Long-Term Lease Allowed on Exercised Real Estate Option
On October 25, 2023, the Iowa Court of Appeals upheld the district court’s summary judgment ruling in a family transaction involving a long-term farm lease and purchase option. Thomas, the son, sued his parents arguing that they breached the purchase option when they entered into a twenty-year lease after executing the purchase option but before the purchase option was exercised. The court found there was no breach. The purchase option merged with the deed upon acceptance of the deed which expressly noted the existence of the lease.
Facts
In 2007, Plaintiff Thomas and his parents entered into a real estate option contract under which Thomas could purchase from his parents 70 acres of farmland any time prior to Thomas’s parents’ death or within six months after their death. In 2014, Thomas’s parents entered into a twenty-year farm lease on the same 70 acres with Thomas’s brother. The lease was recorded. The rent in the lease was $150.00 per acre for all row crop acres and $40.00 per acre for those acres in grassed hay or pasture. This was significantly below market rate.
In 2016, Thomas was court-ordered to exercise the option as part of a divorce proceeding. In September 2017, Thomas’s parents conveyed the land by special warranty deed. The deed included a provision that stated the real estate was subject to the twenty-year lease.
In 2018, Thomas sued his parents arguing breach of the option contract and unjust enrichment. He argued that the purchase option had an implied term disallowing encumbrances on the land due to the implied covenant of good faith and fair dealing. The long-term lease was a violation of the implied covenant. He also argued that the farm lease unjustly enriched his parents. He argued the lease diminished the land value so much that he was unable to sell the land at market value.
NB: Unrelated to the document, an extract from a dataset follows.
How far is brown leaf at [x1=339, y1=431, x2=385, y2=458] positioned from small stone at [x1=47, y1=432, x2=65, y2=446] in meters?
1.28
After his father died, Thomas’s mother moved for summary judgment. The district court dismissed the lawsuit, finding that the purchase option merged with the deed and that there was no provision within the purchase option that promised the land would be unencumbered. Therefore, the court found that there was no breach. It also found that the existence of the written contract precluded Thomas’s claim of unjust enrichment. Thomas appealed.
Opinion
The court of appeals affirmed the district court, explaining that merger of a contract into a deed is presumed, but that certain exceptions exist. Although Thomas argued that the implied term requiring clear title was a collateral agreement to the purchase option, the court was not convinced. The specific reference to the lease in the deed proved that the implied term was not a collateral agreement. The court thus found that Thomas waived any right to clear title when he accepted and recorded the deed.
The court emphasized that although Thomas was ordered to exercise the option as part of the divorce proceeding, he was not ordered to accept any deed that was presented. He should have sought specific performance of the purchase option if the deed did not conform to the terms found in the purchase agreement.
Finally, the court ruled that Thomas could not claim unjust enrichment since the deed, which expressly acknowledged the lease, was made to fulfill a written contract. There was no inequity in holding Thomas “to the terms of the deed he agreed to accept.”